体験の非日常性

非日常的な体験をすると、意識がカーッとなり、平常時では考えられないような意志決定をしてしまうことがあります。

それが「人から仕掛けれたこと」ならば注意が必要になりますが、そうした一種の狂気、一種の強い変性意識がないと事を成し得ないという場合もありますし、そうして起こった現象がすべてダメなものかといえば、そうでもありません。

合理性から考えれば非合理な男女の仲

合理性から考えれば非合理な男女の仲においても、一種の非日常があるからこそカーッとなり、論理性、合理性を超えて、非合理な方を選んでしまうということが起こります。

しかし、それは経済的尺度などから見れば非合理的であるように結論できたりもしますが、本来人がどう生きるかという面は、文献で語られたり、経済的合理性だけで判断されえないものでもあります。

「彼女を作るとバンドに集中できなくなる」というようなことを言われた高校二年生くらいの時、あえて女性を避けていたことがありました。

まあ確かにその方が、音楽仲間を増やしたり、思いっきり動けたりもしたというのは事実だったかもしれません。

代替性なき無限大の価値

ただ、小学生の頃から今でもずっと変わらない思いとして、ドラマなどでよくあるような、「進学や就職によって二人が別れざるを得ない」というようなシーンに違和感を感じていました。

僕は「逆だろう」ということを思っていました。

なぜなら、当の彼女は、代替性がなく、学校や仕事は代替性があるからです。

当時はそんな言葉で考えてはいませんでしたが、彼女はこの世にただ一人、でも、学校や仕事は他に代わりがあるという感じで思っていました。

高校生当時、その頃は「彼女がいないのであえて今は避ける」という感じでしたが、彼女がいたならば、その人を置き去りにしてまでという感覚はなかったはずです。

まあやはりその根底にあるのは、ピーコちゃんたちインコとの生活で感じた思いだと思います。

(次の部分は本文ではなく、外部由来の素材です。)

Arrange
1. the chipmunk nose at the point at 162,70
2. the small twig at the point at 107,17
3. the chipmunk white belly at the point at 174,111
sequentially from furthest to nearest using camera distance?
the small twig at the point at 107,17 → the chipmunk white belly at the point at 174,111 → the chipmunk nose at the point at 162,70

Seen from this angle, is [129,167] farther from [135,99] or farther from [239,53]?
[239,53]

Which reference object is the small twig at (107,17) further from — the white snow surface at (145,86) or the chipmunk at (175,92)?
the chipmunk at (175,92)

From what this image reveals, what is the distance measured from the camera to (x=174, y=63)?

小学校低学年の時に、「ピーコちゃんを一億円で売ってくれと言われても売らない」ということを思ったからです。

その一億円で何羽もインコを飼えばいいだろうということにはなりません。

そうした一種の非合理的な狂気や執著とも取れる思いは、一方で制限にもなりながら、一方で制限の中で状況を創造するクリエイティビティを生み出したりします。

そして、様々なミクロ的視点を生み出すことも叶えてくれます。

「世の中は唯物論だ」などと言いながら、金銭消費による満足を最大のものとして扱っている人たちが感じ得ないような、ささやかな美しさを感じることができるようになります。

そんな感じで、代替性なきものの価値は無限大であり、計測することはできません。

無理にはじき出すことはできるのかもしれませんが、主観的な効用は、客観的な効用とはまた異なるので、他人にとやかく言われる筋合いは無いのです。

彼女やインコ等々を「代替性があるもの」と考える人がいるとすれば、それはきっとまさにすべてを物扱いした上で、表面的な効用で都合よく自分を気持ちよくしたいということを思っているということになるでしょう。

ただ皮肉なことに、彼女にしろ、インコにしろ「代替性がある」という思いを持っていると、全てを金銭換算することが可能になり、その金額に応じた分の効用がもたらされるということになれば、その人の感じ方には金銭的な有限性があります。

片や価値は無限大なので、比較にならないほどの差が生まれるということになります。

100億円積まれ「心の底から私を愛してくれ」と言われようが、行動を約束することはできても感情を約束することはできません。もしそれに乗ったとしても、興味があるのはお金の方で、それをくれた人ではありません。

100億円積まれても手放すまいと思える対象とのコミュニケーションは、100億円以上の価値があります。もうその程度までいけば数字が何倍になろうが、関係なく手放さないということになります。

という論理を展開してみれば、経済的合理性が陥る誤謬も見えてくるはずです。